The bulk of the images came from the quarter plate glass plate negative collection that comprises of 18300 individual items. While DNA research accounts for a significant proportion, other departmental work notably on muscle and the structure of collagen are also represented. The DNA related slides had to be handpicked from this larger total. Fortunately, the entire series had been indexed by the department. During the cataloguing project in 2011, these index books were digitised and transcribed into a spreadsheet, which made the task of selection much easier. 

Example of index entries for the quarter plate glass negatives: The entry referenced as "867" is of particular interest as this refers to "Photo 51", the best image of Structure B DNA produced by Rosalind Franklin.

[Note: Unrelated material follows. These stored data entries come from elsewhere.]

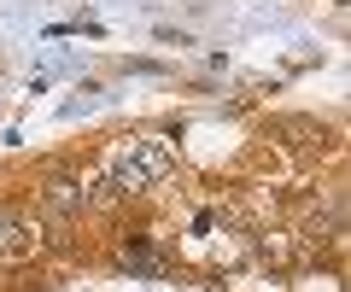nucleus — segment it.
I'll list each match as a JSON object with an SVG mask.
<instances>
[{
  "instance_id": "obj_1",
  "label": "nucleus",
  "mask_w": 351,
  "mask_h": 292,
  "mask_svg": "<svg viewBox=\"0 0 351 292\" xmlns=\"http://www.w3.org/2000/svg\"><path fill=\"white\" fill-rule=\"evenodd\" d=\"M170 170H176V140L170 135H129V140H117L112 152H106V176L88 181V199L94 204L129 199V193L164 181Z\"/></svg>"
},
{
  "instance_id": "obj_2",
  "label": "nucleus",
  "mask_w": 351,
  "mask_h": 292,
  "mask_svg": "<svg viewBox=\"0 0 351 292\" xmlns=\"http://www.w3.org/2000/svg\"><path fill=\"white\" fill-rule=\"evenodd\" d=\"M41 252V222L24 211H0V263H29Z\"/></svg>"
},
{
  "instance_id": "obj_3",
  "label": "nucleus",
  "mask_w": 351,
  "mask_h": 292,
  "mask_svg": "<svg viewBox=\"0 0 351 292\" xmlns=\"http://www.w3.org/2000/svg\"><path fill=\"white\" fill-rule=\"evenodd\" d=\"M41 204H47L53 216H76V211H88V181L82 176H47L41 181Z\"/></svg>"
}]
</instances>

The selection criteria used was based on my own understanding of the collection and the brief of the project. Having worked on the cataloguing project of the papers prior to this role, I felt confident in my ability to determine which material should be included. For the most part this was fairly academic as each slide indicated who created them and all material from well known DNA researchers was selected (e.g. Wilkins, Franklin, Gosling, Wilson etc.). When the creators’ relationship to DNA research was not so obvious, such as visiting academics or PhD students, then I consulted the catalogue to see whether they collaborated in DNA research. I decided to include all work (not just DNA research) in the early years of the department as often related project techniques and microscopy work helped shape the later DNA research. Supplementary material relating to microscopy studies, chemical analysis and model building and a smaller number of half plate glass plate negatives and photographic prints were also included.

An example of a quarter plate glass negative: This image was referenced in the index as "2747" and shows an x-ray diffraction exposure of lithium (Li) DNA in a B configuration created by Maurice Wilkins in April 1958.

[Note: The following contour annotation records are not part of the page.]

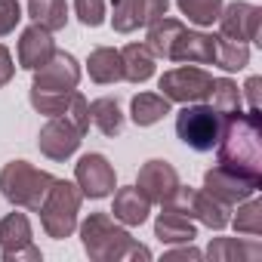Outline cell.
I'll return each instance as SVG.
<instances>
[{
	"label": "cell",
	"instance_id": "cell-11",
	"mask_svg": "<svg viewBox=\"0 0 262 262\" xmlns=\"http://www.w3.org/2000/svg\"><path fill=\"white\" fill-rule=\"evenodd\" d=\"M259 19L262 10L256 4H247V0H234V4L222 7L219 13V34L241 40V43H259Z\"/></svg>",
	"mask_w": 262,
	"mask_h": 262
},
{
	"label": "cell",
	"instance_id": "cell-15",
	"mask_svg": "<svg viewBox=\"0 0 262 262\" xmlns=\"http://www.w3.org/2000/svg\"><path fill=\"white\" fill-rule=\"evenodd\" d=\"M170 62H182V65H216V34H204V31H182Z\"/></svg>",
	"mask_w": 262,
	"mask_h": 262
},
{
	"label": "cell",
	"instance_id": "cell-19",
	"mask_svg": "<svg viewBox=\"0 0 262 262\" xmlns=\"http://www.w3.org/2000/svg\"><path fill=\"white\" fill-rule=\"evenodd\" d=\"M31 244H34V234H31V222L25 213H7L0 219V256H4V262Z\"/></svg>",
	"mask_w": 262,
	"mask_h": 262
},
{
	"label": "cell",
	"instance_id": "cell-16",
	"mask_svg": "<svg viewBox=\"0 0 262 262\" xmlns=\"http://www.w3.org/2000/svg\"><path fill=\"white\" fill-rule=\"evenodd\" d=\"M53 53H56L53 31H47V28H40V25H28V28L22 31V37H19V50H16V56H19V68L34 71V68H40Z\"/></svg>",
	"mask_w": 262,
	"mask_h": 262
},
{
	"label": "cell",
	"instance_id": "cell-4",
	"mask_svg": "<svg viewBox=\"0 0 262 262\" xmlns=\"http://www.w3.org/2000/svg\"><path fill=\"white\" fill-rule=\"evenodd\" d=\"M80 204H83V194L77 188V182H68V179H56L40 204V225L47 231V237L53 241H65L77 231V216H80Z\"/></svg>",
	"mask_w": 262,
	"mask_h": 262
},
{
	"label": "cell",
	"instance_id": "cell-35",
	"mask_svg": "<svg viewBox=\"0 0 262 262\" xmlns=\"http://www.w3.org/2000/svg\"><path fill=\"white\" fill-rule=\"evenodd\" d=\"M13 74H16V65H13V56H10V50L0 43V86H7L10 80H13Z\"/></svg>",
	"mask_w": 262,
	"mask_h": 262
},
{
	"label": "cell",
	"instance_id": "cell-27",
	"mask_svg": "<svg viewBox=\"0 0 262 262\" xmlns=\"http://www.w3.org/2000/svg\"><path fill=\"white\" fill-rule=\"evenodd\" d=\"M28 16L47 31H62L68 25V4L65 0H28Z\"/></svg>",
	"mask_w": 262,
	"mask_h": 262
},
{
	"label": "cell",
	"instance_id": "cell-18",
	"mask_svg": "<svg viewBox=\"0 0 262 262\" xmlns=\"http://www.w3.org/2000/svg\"><path fill=\"white\" fill-rule=\"evenodd\" d=\"M155 237L167 247L173 244H191L198 237V228H194V219H188L185 213L173 210V207H164L155 219Z\"/></svg>",
	"mask_w": 262,
	"mask_h": 262
},
{
	"label": "cell",
	"instance_id": "cell-17",
	"mask_svg": "<svg viewBox=\"0 0 262 262\" xmlns=\"http://www.w3.org/2000/svg\"><path fill=\"white\" fill-rule=\"evenodd\" d=\"M111 213L120 225L126 228H136V225H145L148 216H151V201L136 188V185H126V188H117L114 191V204H111Z\"/></svg>",
	"mask_w": 262,
	"mask_h": 262
},
{
	"label": "cell",
	"instance_id": "cell-20",
	"mask_svg": "<svg viewBox=\"0 0 262 262\" xmlns=\"http://www.w3.org/2000/svg\"><path fill=\"white\" fill-rule=\"evenodd\" d=\"M86 71H90V80L99 83V86H108V83H120L123 80V62H120V50H111V47H96L86 59Z\"/></svg>",
	"mask_w": 262,
	"mask_h": 262
},
{
	"label": "cell",
	"instance_id": "cell-30",
	"mask_svg": "<svg viewBox=\"0 0 262 262\" xmlns=\"http://www.w3.org/2000/svg\"><path fill=\"white\" fill-rule=\"evenodd\" d=\"M228 222L234 225L237 234L259 237V234H262V201H259L256 194L247 198V201H241V204H237V216L228 219Z\"/></svg>",
	"mask_w": 262,
	"mask_h": 262
},
{
	"label": "cell",
	"instance_id": "cell-10",
	"mask_svg": "<svg viewBox=\"0 0 262 262\" xmlns=\"http://www.w3.org/2000/svg\"><path fill=\"white\" fill-rule=\"evenodd\" d=\"M80 142H83V133L74 123H68L65 117H50L40 126V133H37V148L50 161H68V158H74L77 148H80Z\"/></svg>",
	"mask_w": 262,
	"mask_h": 262
},
{
	"label": "cell",
	"instance_id": "cell-28",
	"mask_svg": "<svg viewBox=\"0 0 262 262\" xmlns=\"http://www.w3.org/2000/svg\"><path fill=\"white\" fill-rule=\"evenodd\" d=\"M216 65L222 71H244L250 65V43L216 34Z\"/></svg>",
	"mask_w": 262,
	"mask_h": 262
},
{
	"label": "cell",
	"instance_id": "cell-38",
	"mask_svg": "<svg viewBox=\"0 0 262 262\" xmlns=\"http://www.w3.org/2000/svg\"><path fill=\"white\" fill-rule=\"evenodd\" d=\"M43 259V253H40V247L37 244H31V247H25V250H19V253H13L7 262H40Z\"/></svg>",
	"mask_w": 262,
	"mask_h": 262
},
{
	"label": "cell",
	"instance_id": "cell-2",
	"mask_svg": "<svg viewBox=\"0 0 262 262\" xmlns=\"http://www.w3.org/2000/svg\"><path fill=\"white\" fill-rule=\"evenodd\" d=\"M80 244L90 259L96 262H126V259H151V250L136 244L117 219L108 213H90L83 222H77Z\"/></svg>",
	"mask_w": 262,
	"mask_h": 262
},
{
	"label": "cell",
	"instance_id": "cell-23",
	"mask_svg": "<svg viewBox=\"0 0 262 262\" xmlns=\"http://www.w3.org/2000/svg\"><path fill=\"white\" fill-rule=\"evenodd\" d=\"M120 62H123V80L129 83H145L155 77V56L145 43H126L120 50Z\"/></svg>",
	"mask_w": 262,
	"mask_h": 262
},
{
	"label": "cell",
	"instance_id": "cell-12",
	"mask_svg": "<svg viewBox=\"0 0 262 262\" xmlns=\"http://www.w3.org/2000/svg\"><path fill=\"white\" fill-rule=\"evenodd\" d=\"M34 74V83L37 90H56V93H68V90H77L80 83V65L71 53L65 50H56L40 68L31 71Z\"/></svg>",
	"mask_w": 262,
	"mask_h": 262
},
{
	"label": "cell",
	"instance_id": "cell-31",
	"mask_svg": "<svg viewBox=\"0 0 262 262\" xmlns=\"http://www.w3.org/2000/svg\"><path fill=\"white\" fill-rule=\"evenodd\" d=\"M71 93H74V90H68V93H56V90H37V86H31L28 99H31V108H34L37 114L62 117L65 108H68V102H71Z\"/></svg>",
	"mask_w": 262,
	"mask_h": 262
},
{
	"label": "cell",
	"instance_id": "cell-34",
	"mask_svg": "<svg viewBox=\"0 0 262 262\" xmlns=\"http://www.w3.org/2000/svg\"><path fill=\"white\" fill-rule=\"evenodd\" d=\"M19 22H22V7H19V0H0V37L13 34Z\"/></svg>",
	"mask_w": 262,
	"mask_h": 262
},
{
	"label": "cell",
	"instance_id": "cell-36",
	"mask_svg": "<svg viewBox=\"0 0 262 262\" xmlns=\"http://www.w3.org/2000/svg\"><path fill=\"white\" fill-rule=\"evenodd\" d=\"M259 86H262V77H250L244 83L241 96H247V111H259Z\"/></svg>",
	"mask_w": 262,
	"mask_h": 262
},
{
	"label": "cell",
	"instance_id": "cell-37",
	"mask_svg": "<svg viewBox=\"0 0 262 262\" xmlns=\"http://www.w3.org/2000/svg\"><path fill=\"white\" fill-rule=\"evenodd\" d=\"M164 259H204V253L201 250H194L191 244H173V250H167L164 253Z\"/></svg>",
	"mask_w": 262,
	"mask_h": 262
},
{
	"label": "cell",
	"instance_id": "cell-25",
	"mask_svg": "<svg viewBox=\"0 0 262 262\" xmlns=\"http://www.w3.org/2000/svg\"><path fill=\"white\" fill-rule=\"evenodd\" d=\"M90 123L99 129L102 136L114 139L123 133V111L117 105V99L111 96H102V99H93L90 102Z\"/></svg>",
	"mask_w": 262,
	"mask_h": 262
},
{
	"label": "cell",
	"instance_id": "cell-26",
	"mask_svg": "<svg viewBox=\"0 0 262 262\" xmlns=\"http://www.w3.org/2000/svg\"><path fill=\"white\" fill-rule=\"evenodd\" d=\"M210 108L225 120V117H234L237 111H244V96H241V86L231 80V77H216L213 86H210Z\"/></svg>",
	"mask_w": 262,
	"mask_h": 262
},
{
	"label": "cell",
	"instance_id": "cell-33",
	"mask_svg": "<svg viewBox=\"0 0 262 262\" xmlns=\"http://www.w3.org/2000/svg\"><path fill=\"white\" fill-rule=\"evenodd\" d=\"M74 13H77L80 25L99 28L105 22V0H74Z\"/></svg>",
	"mask_w": 262,
	"mask_h": 262
},
{
	"label": "cell",
	"instance_id": "cell-21",
	"mask_svg": "<svg viewBox=\"0 0 262 262\" xmlns=\"http://www.w3.org/2000/svg\"><path fill=\"white\" fill-rule=\"evenodd\" d=\"M207 259L213 262H253L262 256V247L256 241H237V237H213L210 247L204 250Z\"/></svg>",
	"mask_w": 262,
	"mask_h": 262
},
{
	"label": "cell",
	"instance_id": "cell-24",
	"mask_svg": "<svg viewBox=\"0 0 262 262\" xmlns=\"http://www.w3.org/2000/svg\"><path fill=\"white\" fill-rule=\"evenodd\" d=\"M173 102L161 93H139L129 102V117H133L136 126H155L158 120H164L170 114Z\"/></svg>",
	"mask_w": 262,
	"mask_h": 262
},
{
	"label": "cell",
	"instance_id": "cell-7",
	"mask_svg": "<svg viewBox=\"0 0 262 262\" xmlns=\"http://www.w3.org/2000/svg\"><path fill=\"white\" fill-rule=\"evenodd\" d=\"M164 207H173V210L185 213L188 219H198L201 225H207V228H213V231L228 228V219H231L225 204H219L216 198H210L204 188L198 191V188H188V185H179L176 194H173Z\"/></svg>",
	"mask_w": 262,
	"mask_h": 262
},
{
	"label": "cell",
	"instance_id": "cell-32",
	"mask_svg": "<svg viewBox=\"0 0 262 262\" xmlns=\"http://www.w3.org/2000/svg\"><path fill=\"white\" fill-rule=\"evenodd\" d=\"M68 123H74L80 133L86 136V129H90V102L83 99V93H71V102H68V108H65V114H62Z\"/></svg>",
	"mask_w": 262,
	"mask_h": 262
},
{
	"label": "cell",
	"instance_id": "cell-9",
	"mask_svg": "<svg viewBox=\"0 0 262 262\" xmlns=\"http://www.w3.org/2000/svg\"><path fill=\"white\" fill-rule=\"evenodd\" d=\"M170 0H111V28L117 34H133L167 16Z\"/></svg>",
	"mask_w": 262,
	"mask_h": 262
},
{
	"label": "cell",
	"instance_id": "cell-8",
	"mask_svg": "<svg viewBox=\"0 0 262 262\" xmlns=\"http://www.w3.org/2000/svg\"><path fill=\"white\" fill-rule=\"evenodd\" d=\"M74 182H77V188H80L83 198L102 201V198L114 194V188H117V173H114V167L108 164L105 155L90 151V155H83V158L74 164Z\"/></svg>",
	"mask_w": 262,
	"mask_h": 262
},
{
	"label": "cell",
	"instance_id": "cell-6",
	"mask_svg": "<svg viewBox=\"0 0 262 262\" xmlns=\"http://www.w3.org/2000/svg\"><path fill=\"white\" fill-rule=\"evenodd\" d=\"M210 86H213V74L198 68V65H182V68H170L161 74L158 80V90L161 96H167L170 102H182V105H191V102H204L210 96Z\"/></svg>",
	"mask_w": 262,
	"mask_h": 262
},
{
	"label": "cell",
	"instance_id": "cell-3",
	"mask_svg": "<svg viewBox=\"0 0 262 262\" xmlns=\"http://www.w3.org/2000/svg\"><path fill=\"white\" fill-rule=\"evenodd\" d=\"M53 182H56L53 173L37 170L28 161H10L4 170H0V194H4L13 207L31 210V213L40 210V204H43Z\"/></svg>",
	"mask_w": 262,
	"mask_h": 262
},
{
	"label": "cell",
	"instance_id": "cell-29",
	"mask_svg": "<svg viewBox=\"0 0 262 262\" xmlns=\"http://www.w3.org/2000/svg\"><path fill=\"white\" fill-rule=\"evenodd\" d=\"M176 7H179V13H182L191 25L210 28V25H216L219 13H222V7H225V0H176Z\"/></svg>",
	"mask_w": 262,
	"mask_h": 262
},
{
	"label": "cell",
	"instance_id": "cell-5",
	"mask_svg": "<svg viewBox=\"0 0 262 262\" xmlns=\"http://www.w3.org/2000/svg\"><path fill=\"white\" fill-rule=\"evenodd\" d=\"M222 117L204 105V102H191L176 114V136L191 148V151H213L219 136H222Z\"/></svg>",
	"mask_w": 262,
	"mask_h": 262
},
{
	"label": "cell",
	"instance_id": "cell-1",
	"mask_svg": "<svg viewBox=\"0 0 262 262\" xmlns=\"http://www.w3.org/2000/svg\"><path fill=\"white\" fill-rule=\"evenodd\" d=\"M219 167L262 182V114L259 111H237L234 117H225L222 136L216 142Z\"/></svg>",
	"mask_w": 262,
	"mask_h": 262
},
{
	"label": "cell",
	"instance_id": "cell-14",
	"mask_svg": "<svg viewBox=\"0 0 262 262\" xmlns=\"http://www.w3.org/2000/svg\"><path fill=\"white\" fill-rule=\"evenodd\" d=\"M179 185H182V182H179V173H176V167L167 164V161H148V164L139 167L136 188H139L151 204H161V207H164V204L176 194Z\"/></svg>",
	"mask_w": 262,
	"mask_h": 262
},
{
	"label": "cell",
	"instance_id": "cell-13",
	"mask_svg": "<svg viewBox=\"0 0 262 262\" xmlns=\"http://www.w3.org/2000/svg\"><path fill=\"white\" fill-rule=\"evenodd\" d=\"M259 185L262 182L244 179V176H237V173H231L225 167H213V170L204 173V191L210 198H216L219 204H225V207H234V204L253 198L259 191Z\"/></svg>",
	"mask_w": 262,
	"mask_h": 262
},
{
	"label": "cell",
	"instance_id": "cell-22",
	"mask_svg": "<svg viewBox=\"0 0 262 262\" xmlns=\"http://www.w3.org/2000/svg\"><path fill=\"white\" fill-rule=\"evenodd\" d=\"M182 31H185V25H182L179 19L161 16V19H155V22L148 25L145 47L151 50V56H155V59H170V53H173V47H176V40H179V34H182Z\"/></svg>",
	"mask_w": 262,
	"mask_h": 262
}]
</instances>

The jewel in the crown so to speak was the third main source of material - the x-ray acetates. Remarkably, some of the original x-ray exposures have survived and capture the various samples, salts and techniques that the KCL Biophysics department used in their x-ray diffraction studies of DNA and later RNA and nuceleoproteins. It was decided early on that all the x-rays were to be digitised, due in part due to their intrinsic value but secondly because of their unstable physical condition. Acetate film has a tendency to deteriorate and undergo what is known as vinegar syndrome. This is when the acetate degrades and begins to oxidise creating a vinegar smell. The surface often begins to warp and crack and fades the original image. The condition is autocatalytic which means that once it has begun it cannot be stopped with the only stabilisation solution being to isolate and freeze the material. Many of the x-rays show the early signs of this condition (small pock marks) but the vast majority have retained clear x-ray patterns.

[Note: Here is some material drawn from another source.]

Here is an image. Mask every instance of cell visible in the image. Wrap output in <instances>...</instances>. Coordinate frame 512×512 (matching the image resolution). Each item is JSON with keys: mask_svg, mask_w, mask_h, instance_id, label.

X-ray diffraction exposure showing clear warping and peeling of the emulsion layer but retaining the x-ray pattern of DNA.

X-ray diffraction exposure of DNA with typical pock marks associated with acetate deterioration

Digitisation is the best strategy for long term preservation of this material for several reasons. Firstly, by producing a digital copy we can retain valuable content before further deterioration ensues. Secondly, the digital copy will be more accessible than the original as a high quality scan can provide a greater degree of clarity than the physical copy and thirdly by producing a digital surrogate it reduces the risk of damage from physical handling and allows for the original material to be put into cold storage. 

Overall, the images selected from the Biophysics Department are representative of the biophysical approach to genetics taken between 1947-1969.The collection provides an unprecedented record of x-ray diffraction studies in genetics as well as fully documenting the experimental work of Maurice Wilkins and his colleagues carried out at King’s.